BMC and Host State Management Refactor

Patrick Williams patrick at stwcx.xyz
Thu Jan 5 03:28:20 AEDT 2017


On Tue, Jan 03, 2017 at 04:24:00PM -0600, Andrew Geissler wrote:
> Happy 2017 Everyone!!
> 
> As I’ve been implementing the host and chassis state control, I ran
> into an issue when moving some of our existing applications over to
> the new interfaces.
> 
> In skeleton/hostcheckstop/host_checkstop_obj.c there’s an assumption
> that a “Reboot” request will do a hard power off (i.e. no host
> notification) and then a fresh boot of the system.  However, per the
> design discussion of my new code, I’m implementing reboot to do a soft
> power off (i.e. host notification) which obviously won’t work if the
> host has checkstopped.

I don't think this is unique to "checkstop".  Any time the host has
crashed the soft power off won't work.  Aren't there two phases to a
"soft power off"?
    1) Send SMS alert to host, have a short timeout for them to accept
       the SMS alert.
    2) Have a long timeout for them to acknowledge they are ready for
       the reboot.

The "short timeout" should be on the order of seconds, so adding that to
the checkstop path doesn't really seem that unreasonable to me.  There
are going to be other cases (pgood fault, host kernel panic, clock
failure) where the host has similarly died and not all of them yield a
checkstop signal.

> 
> I see a few options, I have my favorite last.
> 
> 1. Have the checkstop code emit a checkstop signal, have the new host
> state code monitor for it, if a reboot is requested after the
> checkstop then the host code is smart enough to just power of the
> chassis and do a power on (i.e. no soft power off)
> - I’m not a big fan of the potential race conditions here on checkstop
> single vs reboot (I’m not sure if DBUS guarantees in-order messages)
> nor do I really like all this logic in the host state code.

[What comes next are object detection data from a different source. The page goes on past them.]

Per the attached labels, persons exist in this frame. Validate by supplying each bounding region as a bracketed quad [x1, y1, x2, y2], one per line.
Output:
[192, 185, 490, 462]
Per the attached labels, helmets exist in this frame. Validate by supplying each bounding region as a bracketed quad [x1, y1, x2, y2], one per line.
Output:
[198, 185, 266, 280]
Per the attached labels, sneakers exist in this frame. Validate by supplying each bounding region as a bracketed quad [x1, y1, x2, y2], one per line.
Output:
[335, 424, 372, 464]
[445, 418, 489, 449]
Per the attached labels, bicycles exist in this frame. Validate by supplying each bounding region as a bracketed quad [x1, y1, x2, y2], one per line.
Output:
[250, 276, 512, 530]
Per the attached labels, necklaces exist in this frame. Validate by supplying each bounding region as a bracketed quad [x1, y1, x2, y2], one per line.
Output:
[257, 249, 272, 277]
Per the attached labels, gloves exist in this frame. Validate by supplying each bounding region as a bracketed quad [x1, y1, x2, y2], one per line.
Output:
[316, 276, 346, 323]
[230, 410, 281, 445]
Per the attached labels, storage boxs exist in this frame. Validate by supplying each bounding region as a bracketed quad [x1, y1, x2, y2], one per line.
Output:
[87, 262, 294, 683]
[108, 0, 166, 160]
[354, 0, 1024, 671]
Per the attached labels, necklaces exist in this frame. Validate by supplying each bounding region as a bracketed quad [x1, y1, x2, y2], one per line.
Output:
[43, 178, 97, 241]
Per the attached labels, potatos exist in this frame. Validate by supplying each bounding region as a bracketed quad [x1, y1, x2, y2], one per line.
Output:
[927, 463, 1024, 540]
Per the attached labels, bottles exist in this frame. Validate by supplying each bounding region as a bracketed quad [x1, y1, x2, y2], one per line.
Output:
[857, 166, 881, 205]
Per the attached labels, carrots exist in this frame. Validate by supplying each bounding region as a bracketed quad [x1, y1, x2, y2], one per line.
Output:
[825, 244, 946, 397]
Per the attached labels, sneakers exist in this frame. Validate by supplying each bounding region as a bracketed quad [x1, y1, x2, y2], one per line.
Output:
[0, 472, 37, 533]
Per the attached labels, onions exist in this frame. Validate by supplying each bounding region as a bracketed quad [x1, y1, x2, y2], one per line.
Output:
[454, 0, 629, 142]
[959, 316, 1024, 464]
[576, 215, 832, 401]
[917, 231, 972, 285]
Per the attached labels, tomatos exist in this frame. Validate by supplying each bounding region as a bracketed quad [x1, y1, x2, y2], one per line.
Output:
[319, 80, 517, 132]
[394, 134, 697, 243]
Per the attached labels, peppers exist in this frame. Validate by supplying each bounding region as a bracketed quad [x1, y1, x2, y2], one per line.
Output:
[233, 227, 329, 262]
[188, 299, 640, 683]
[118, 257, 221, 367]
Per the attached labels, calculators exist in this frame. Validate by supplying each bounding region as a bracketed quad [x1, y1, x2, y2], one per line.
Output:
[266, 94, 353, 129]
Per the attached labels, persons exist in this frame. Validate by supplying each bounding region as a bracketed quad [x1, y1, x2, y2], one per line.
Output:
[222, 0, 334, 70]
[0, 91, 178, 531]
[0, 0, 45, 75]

"Checkstop" is a Power-specific concept anyhow.  I don't think a signal
is all that useful.

> 
> 2. Have the checkstop code issue the chassis power off, which will be
> detected by the host state code, and then have the checkstop code
> issue a power on to the host state code once the power off is
> complete.
> - This fits with our original plan, put the owness on the caller, but
> I don’t really like putting the state logic in the checkstop code.  It
> would have to issue a command, wait for a signal that we’re powered
> off, then issue the power on.

Not a fan of this either for similar reasons.

But, along those lines, can we have the checkstop code force the host
state to "not running" / "failed"?  Then the reboot request can / should
skip any of the host activity.  This does give us a similar pattern to
follow for the other possible failure conditions.

> 3. Put some logic into the soft power off code,
> phosphor-host-ipmid/host-services.c, to know if the host is up or not
> and act accordingly
> - Doesn’t really seem like the right place for this logic

I suspect it needs to have this anyhow, per my earlier comment.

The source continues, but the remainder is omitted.